When dealing with series, understanding absolute convergence is crucial. A series is said to converge absolutely if the series formed by taking the absolute values of its terms also converges. This concept helps us determine the convergence behavior of a series, particularly those that contain alternating terms.

Here's why absolute convergence matters:

• Absolute convergence guarantees convergence, but not vice versa.
• If a series converges absolutely, then its terms can be rearranged in any order without affecting the sum.
• It simplifies analysis, especially when dealing with complex series.

In the context of our exercise, we used the ratio test to check for absolute convergence. By applying the absolute values in the test, we found that the limit was less than one, indicating that the series converges absolutely.

Factorials often appear in series, especially those resembling Taylor series or power series. The factorial, denoted by "!", represents the product of all positive integers less than or equal to a given number. For example, "5!" is equal to 5 x 4 x 3 x 2 x 1.

Factorials grow extremely quickly as the number increases, which impacts the convergence of a series. Understanding this growth pattern can help us determine the series’ behavior. In our specific series, each term included a factorial in the denominator. This rapid growth in the denominator is pivotal because:

• It tends to cause terms to become very small very quickly as n increases.
• It often overpowers any large constants in the numerator, as seen in our exercise with (-100)^n.

This property of factorials ensures that for sufficiently large values of n, the terms of the series approach zero, which aids in proving convergence.

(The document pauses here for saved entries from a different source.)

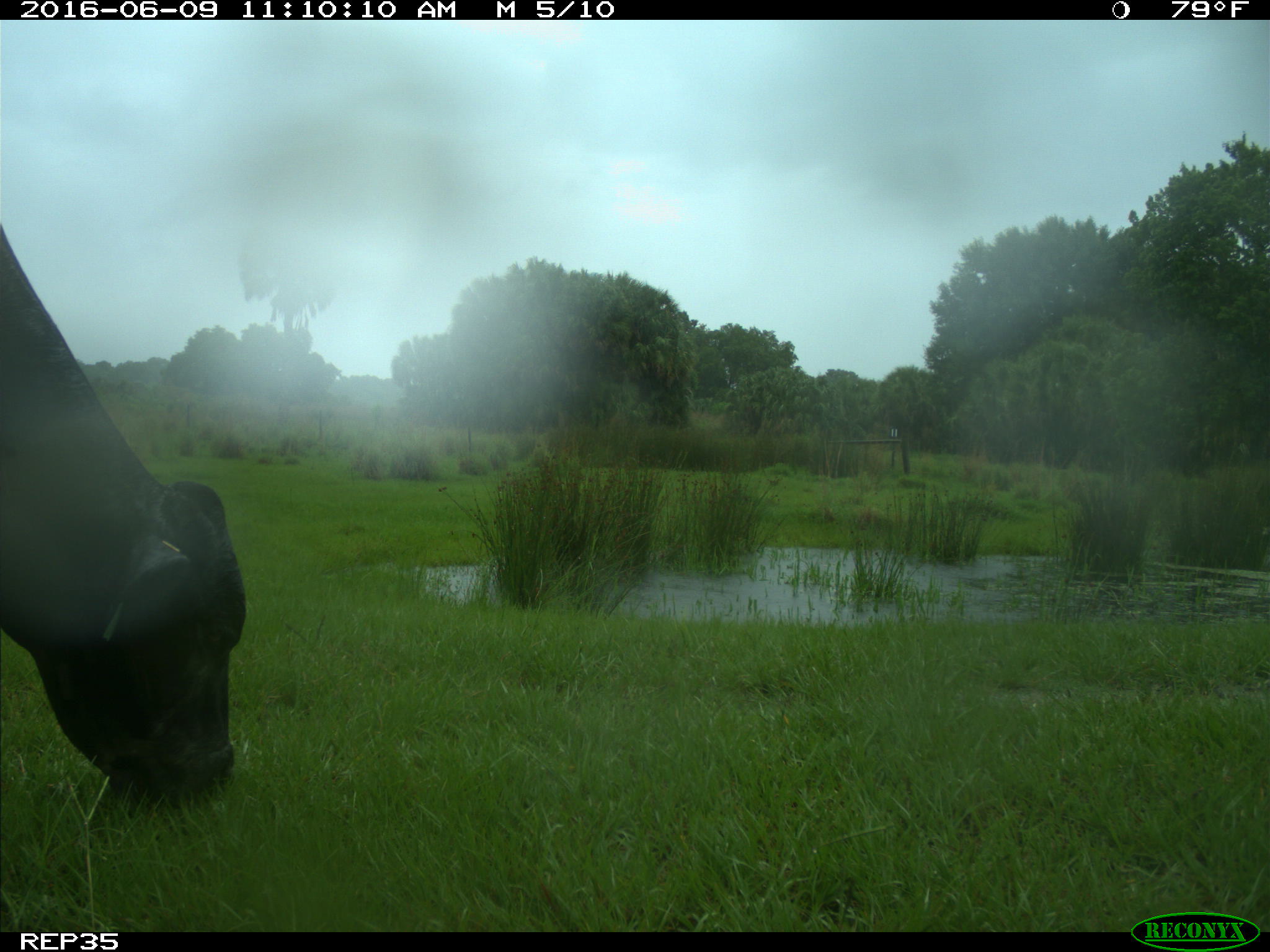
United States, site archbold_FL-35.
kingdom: Animalia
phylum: Chordata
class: Mammalia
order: Artiodactyla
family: Bovidae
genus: Bos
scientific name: Bos taurus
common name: domestic cow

The ratio test is a powerful tool for determining the convergence or divergence of a series, particularly handy with series that show geometric or factorial-like growth. Here's how the ratio test works:

For a series \( \sum a_n \), we examine the limit: \[L = \lim_{n \to \infty} \left| \frac{a_{n+1}}{a_n} \right|\]- If \(L < 1\), the series converges absolutely.- If \(L > 1\), or if the limit does not exist, the series diverges.- If \(L = 1\), the test is inconclusive.In the example exercise, the ratio of successive terms \( \left|\frac{a_{n+1}}{a_n} \right| = \frac{100}{n+1} \) resulted in a limit \(L = 0\), which is less than one. This informs us that the given series \( \sum_{n=1}^{\infty} \frac{(-100)^n}{n!} \) converges absolutely. The factorial in the denominator contributed to making this result possible by quickly reducing term sizes compared to the constant 100 in the numerator.